July 23rd 2020

Kurt Walker’s second feature s01e03 is a chronicle of a summer day among artists and friends that begins in Vancouver and extends across virtual connections to New York and Vana’diel, the world of the dwindling online RPG Final Fantasy XI. It counts on the common language across a large number of narrative forms: video diaries, silent movie intertitles, machinima, community histories, music videos, epistolary novels. All of these approaches get absorbed in a way that’s hard to imagine without the way internet bricolage has made the once-novel term of ‘intermedia’ art a standard concept.

This could look needlessly opaque were it not for the stakes of the film, which concern the need to bring a community together, even as the material facts of housing costs, non-existent arts funding, and an unsatisfied search for a common space cause dissolution. Walker is the only credited director, but authorship is extended to six others (Douglas Dixon-Barker, James Emrick, Kerr Holden, Heather McDonald, Alysha Seriani, Michelle Yoon). In this way, and through its inheritance of the failed dreams of tech-utopian, video-producing alternative collectives, there is an example of what the artist Sara Diamond called “a documentary practice for the community, not for an external, superior viewer.”

s01e03, placed within a non-commercial context, aims to involve not just those in Vancouver, but those cast adrift by similar conditions. (The Vancouver footage isn’t privileged over the MMO’s.) Walker’s design would have it where the community isn’t made up of leaders and followers, artistic luminaries and acolytes, but anyone stuck dreaming in front of a screen, like the user messaging long into the night as the film opens. (“It’s the same everywhere,” reads another private message.)

I’ve followed Walker for the better part of a decade on Tumblr (incidentally, the only social media site shown in the film). My interest there was less to do with cinephilia or video games than our shared interest in the New York-based writer Masha Tupitsyn, whose film-collage installation Love Sounds exhibited for 24 hours in Vancouver one year prior to the events in Walker’s film.

Tupitsyn’s work investigates what happens to love when mediated across distance and time, or, most critically, through art objects.
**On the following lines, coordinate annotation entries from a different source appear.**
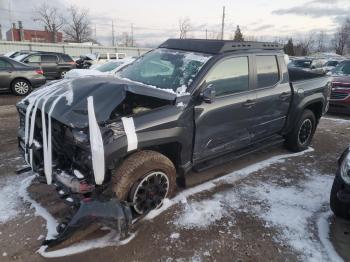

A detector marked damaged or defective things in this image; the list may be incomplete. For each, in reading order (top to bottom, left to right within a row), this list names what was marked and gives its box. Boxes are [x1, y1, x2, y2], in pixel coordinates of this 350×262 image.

crushed hood [18, 76, 176, 128]
damaged gray pickup truck [15, 39, 330, 246]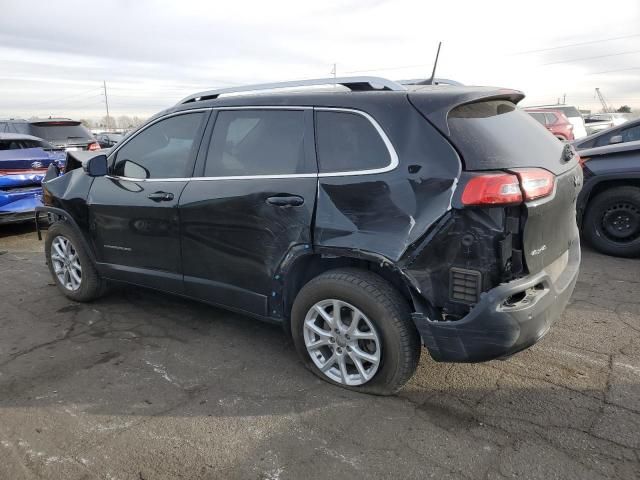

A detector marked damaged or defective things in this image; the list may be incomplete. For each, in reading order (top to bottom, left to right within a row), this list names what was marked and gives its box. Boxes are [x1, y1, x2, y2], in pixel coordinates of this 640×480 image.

cracked pavement [0, 223, 636, 478]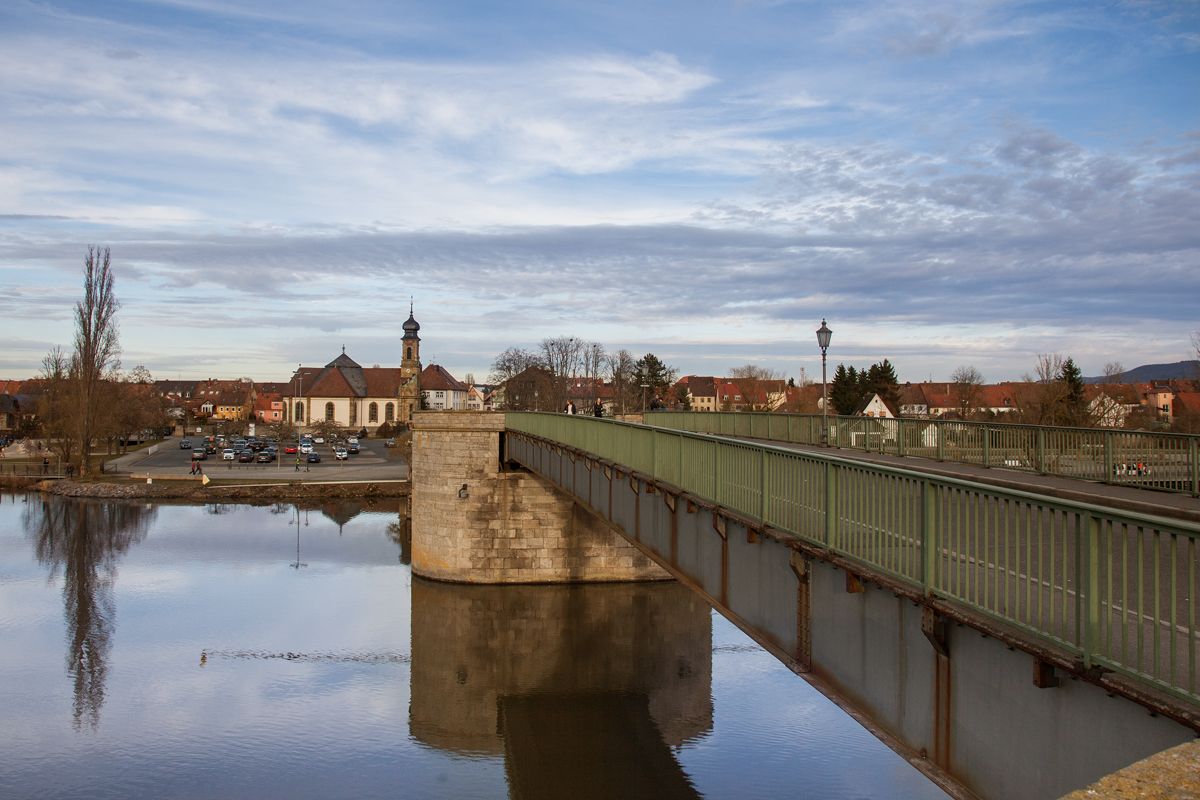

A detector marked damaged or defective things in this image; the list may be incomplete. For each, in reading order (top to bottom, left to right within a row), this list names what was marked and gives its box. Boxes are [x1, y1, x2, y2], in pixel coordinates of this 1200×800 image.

rusty metal bracket [705, 513, 724, 544]
rusty metal bracket [921, 609, 950, 662]
rusty metal bracket [1032, 662, 1060, 690]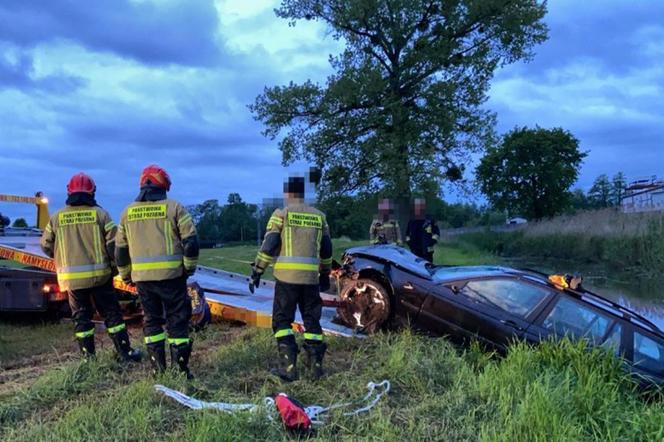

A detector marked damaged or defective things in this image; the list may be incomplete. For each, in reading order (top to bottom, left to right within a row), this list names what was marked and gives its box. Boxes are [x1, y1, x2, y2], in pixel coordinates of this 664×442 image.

crashed bmw [334, 245, 664, 386]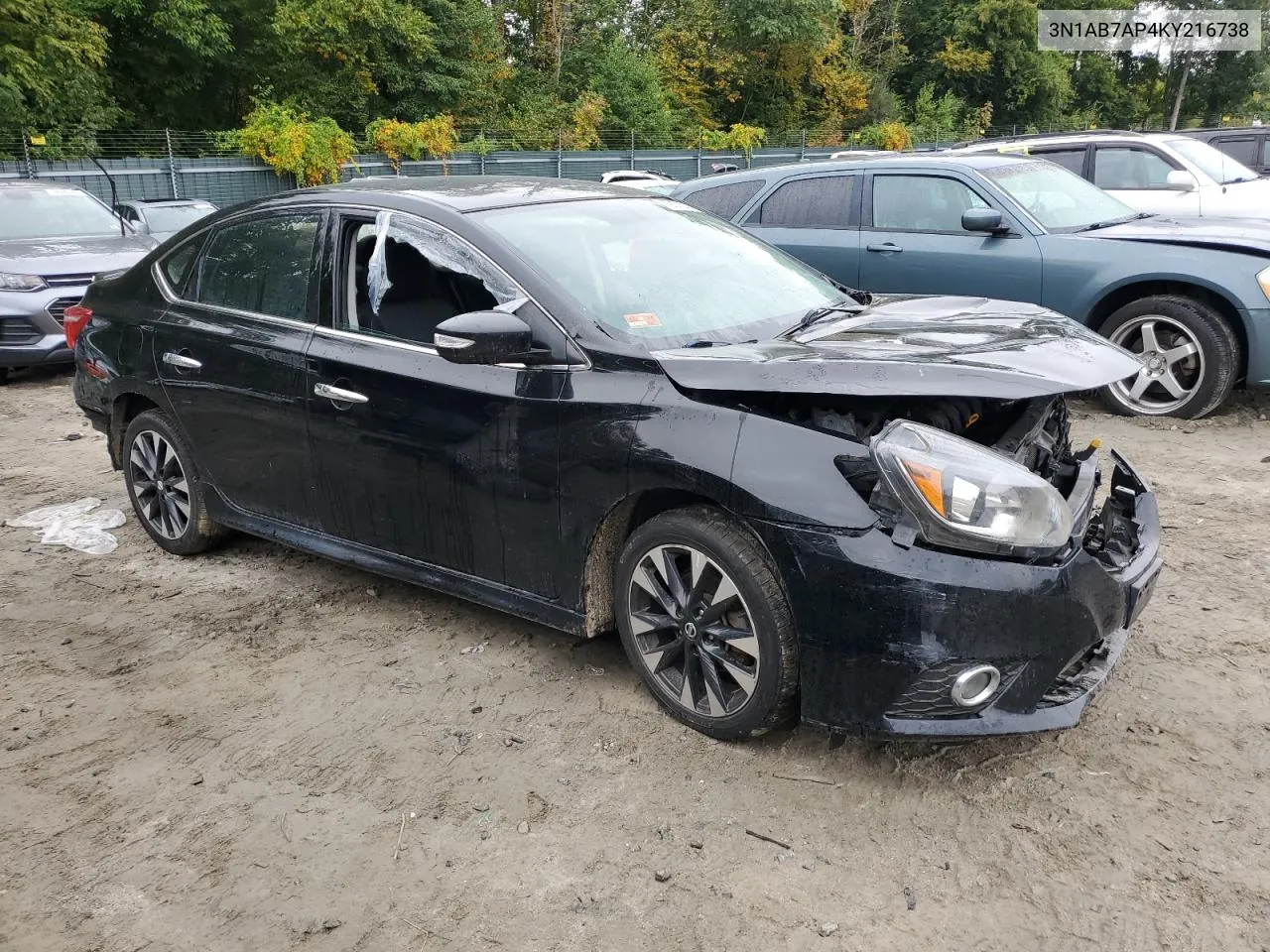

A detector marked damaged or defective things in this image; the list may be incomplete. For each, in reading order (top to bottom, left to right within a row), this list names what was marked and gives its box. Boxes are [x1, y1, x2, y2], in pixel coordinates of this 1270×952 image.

crumpled hood [0, 236, 156, 279]
shattered windshield [477, 195, 842, 347]
crumpled hood [655, 294, 1143, 398]
crumpled hood [1086, 215, 1270, 259]
black damaged sedan [66, 179, 1163, 746]
damaged front bumper [751, 451, 1163, 736]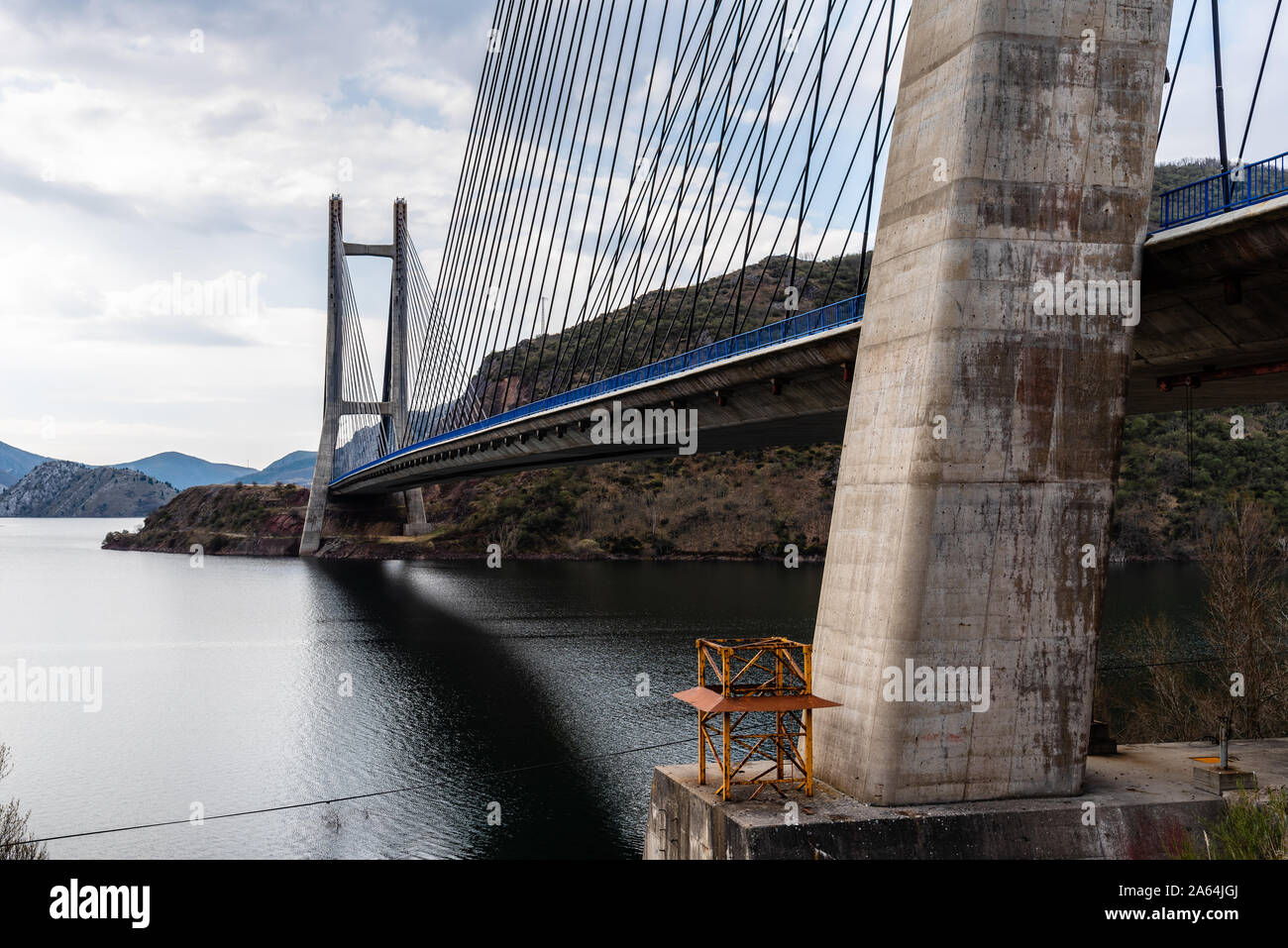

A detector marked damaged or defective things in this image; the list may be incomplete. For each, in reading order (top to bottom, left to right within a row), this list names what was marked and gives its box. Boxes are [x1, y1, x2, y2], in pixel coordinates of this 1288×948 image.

rusty metal scaffold [675, 636, 844, 798]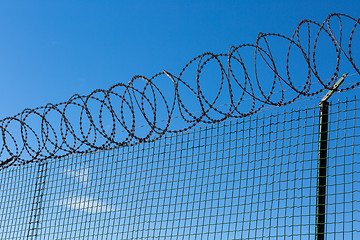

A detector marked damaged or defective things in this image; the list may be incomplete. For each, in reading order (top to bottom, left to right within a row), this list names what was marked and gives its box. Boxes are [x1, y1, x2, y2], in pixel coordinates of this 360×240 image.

rusty wire [0, 12, 358, 168]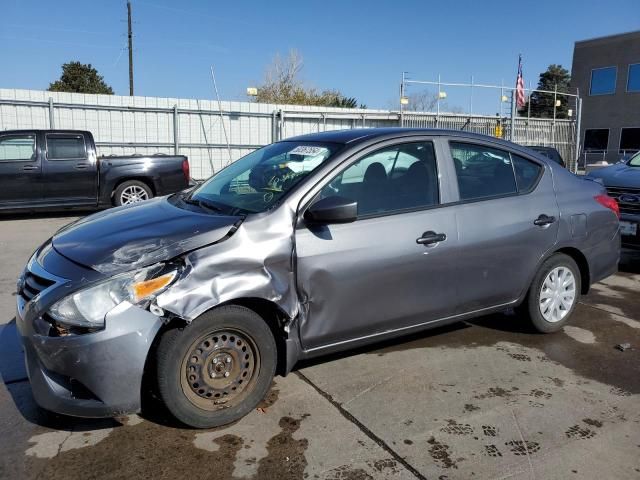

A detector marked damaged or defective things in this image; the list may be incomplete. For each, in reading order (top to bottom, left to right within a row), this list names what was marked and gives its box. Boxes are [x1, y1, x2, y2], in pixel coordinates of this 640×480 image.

crumpled hood [588, 163, 640, 189]
crumpled hood [52, 196, 241, 274]
dent in rear quarter panel [552, 170, 616, 284]
exposed headlight assembly [47, 264, 179, 328]
broken headlight [47, 262, 179, 330]
damaged front bumper [15, 255, 162, 416]
crack in pavement [296, 372, 430, 480]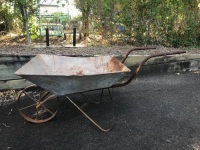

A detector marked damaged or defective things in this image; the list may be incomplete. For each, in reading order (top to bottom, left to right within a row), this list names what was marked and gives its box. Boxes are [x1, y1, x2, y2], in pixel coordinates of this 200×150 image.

rusted metal surface [16, 54, 131, 95]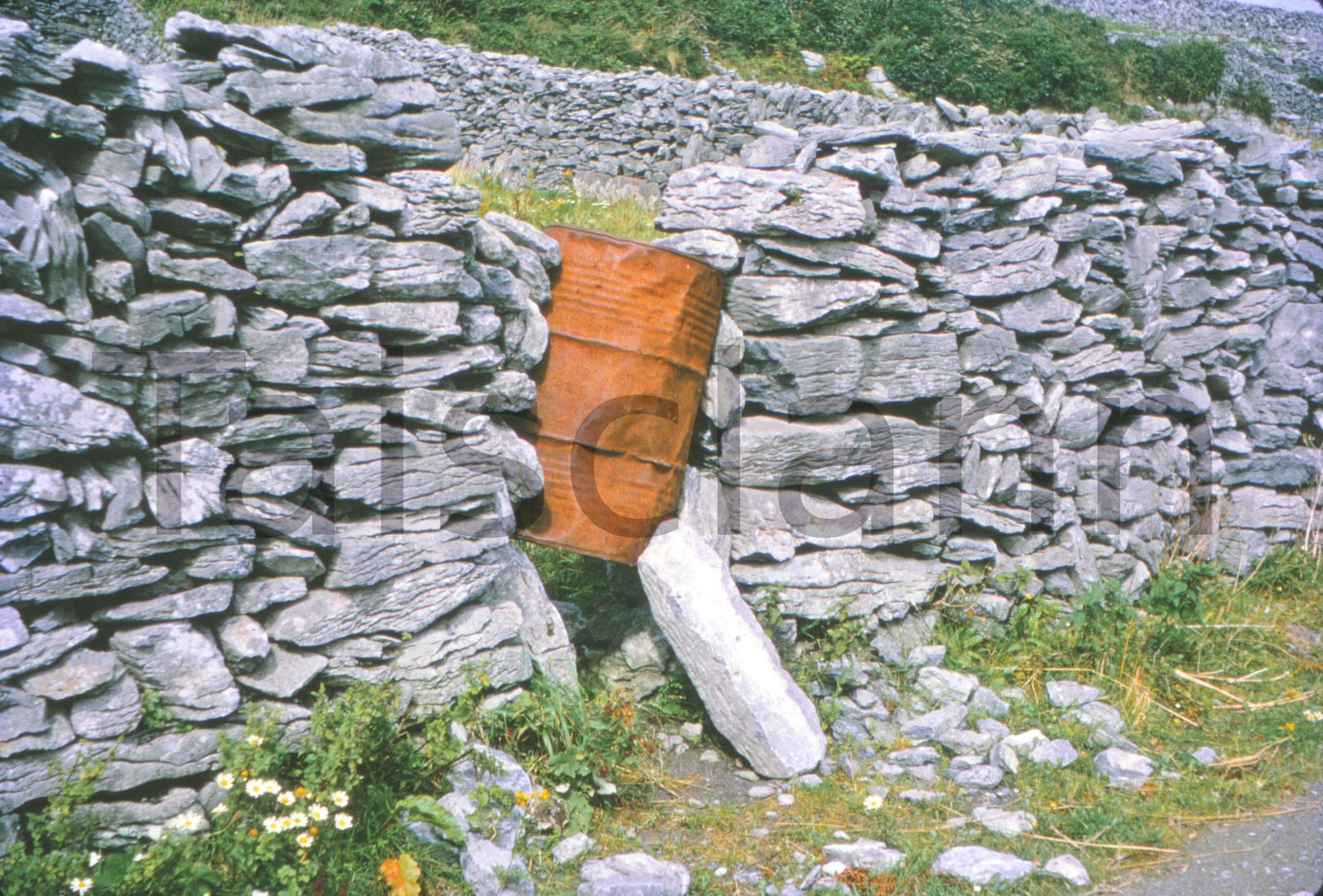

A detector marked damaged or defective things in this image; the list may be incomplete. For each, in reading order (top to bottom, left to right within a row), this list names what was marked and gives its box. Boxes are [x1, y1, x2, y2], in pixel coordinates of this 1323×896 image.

rusty metal barrel [517, 225, 723, 560]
In its opening montage, s01e03 threads all of its approaches around Noctilucents’ dream-pop track “Spring,” which audio-samples dialogue spoken by Sondra Locke’s character in the film adaptation of Carson McCullers’s The Heart Is a Lonely Hunter. In the elegiac portrait that follows, there’s something of her protest, at the moment when everything becomes, clearly, too late to turn back from: “Let me have just one thing the way I want it to be.”